简体   繁体   中英

C#( Mono ) managed vs unmanaged arrays: benchmark favours managed?

Benchmarking the following surprisingly gives better results for managed arrays( 10% faster, consistently ). I'm testing in Unity, so maybe it relates to Mono?

unsafe void Bench()
{
    //Locals
    int i, j;
    const int   bufSize         = 1024 * 1024;
    const int   numIterations   = 1000;
    const float gain            = 1.6745f;

    float[] managedBuffer;

    IntPtr  ptr;
    float * unmanagedBuffer;

    Stopwatch stopwatch; 

    // Allocations
    managedBuffer = new float[ bufSize ];
    for( i = 0; i < bufSize; i++ )
    {
        managedBuffer[ i ] = UnityEngine.Random.value;
    }

    ptr             = Marshal.AllocHGlobal( bufSize * sizeof( float ) );
    unmanagedBuffer = ( float * )ptr.ToPointer();

    Marshal.Copy( managedBuffer, 0, ptr, bufSize );

    stopwatch = new Stopwatch();
    stopwatch.Start();

    // Unmanaged array iterations
    for( i = 0; i < numIterations; i++ )
    {
        for( j = 0; j < bufSize; j++ )
        {
            unmanagedBuffer[ j ] *= gain;
        }
    }

    UnityEngine.Debug.Log( stopwatch.ElapsedMilliseconds );

    stopwatch.Reset();
    stopwatch.Start();

    // Managed array iterations
    for( i = 0; i < numIterations; i++ )
    {
        for( j = 0; j < bufSize; j++ )
        {
            managedBuffer[ j ] *= gain;
        }
    }

    UnityEngine.Debug.Log( stopwatch.ElapsedMilliseconds );

    Marshal.FreeHGlobal( ptr );
}

I'm experimenting with unsafe code for an audio application which is quite performance critical. I'm hoping to increase performance and decrease / eliminate garbage collection.

Any insights appreciated!

Not really an answer, but needs more space than comment.

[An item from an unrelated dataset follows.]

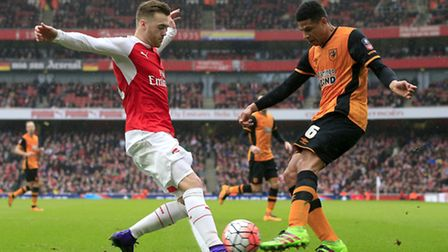 Hull City's Curtis Davies and Arsenal's Calum Chambers (left) battle for the ball during their 0-0 d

If you use ILSpy to observe IL code, then difference is (release, default settings, my PC: Windows 7 64):

        // unmanaged        
        IL_005a: ldloc.s unmanagedBuffer
        IL_005c: ldloc.1
        IL_005d: conv.i
        IL_005e: ldc.i4.4
        IL_005f: mul
        IL_0060: add
        IL_0061: dup
        IL_0062: ldind.r4
        IL_0063: ldc.r4 1.6745
        IL_0068: mul
        IL_0069: stind.r4
        IL_006a: ldloc.1
        IL_006b: ldc.i4.1
        IL_006c: add
        IL_006d: stloc.1

        // managed
        IL_00a4: ldloc.2
        IL_00a5: ldloc.1
        IL_00a6: ldelema [mscorlib]System.Single
        IL_00ab: dup
        IL_00ac: ldobj [mscorlib]System.Single
        IL_00b1: ldc.r4 1.6745
        IL_00b6: mul
        IL_00b7: stobj [mscorlib]System.Single
        IL_00bc: ldloc.1
        IL_00bd: ldc.i4.1
        IL_00be: add
        IL_00bf: stloc.1

I don't know how much machine code correspond to each IL instruction, but it might be optimization problem (see how much work required to calculate index in case of unmanaged buffer).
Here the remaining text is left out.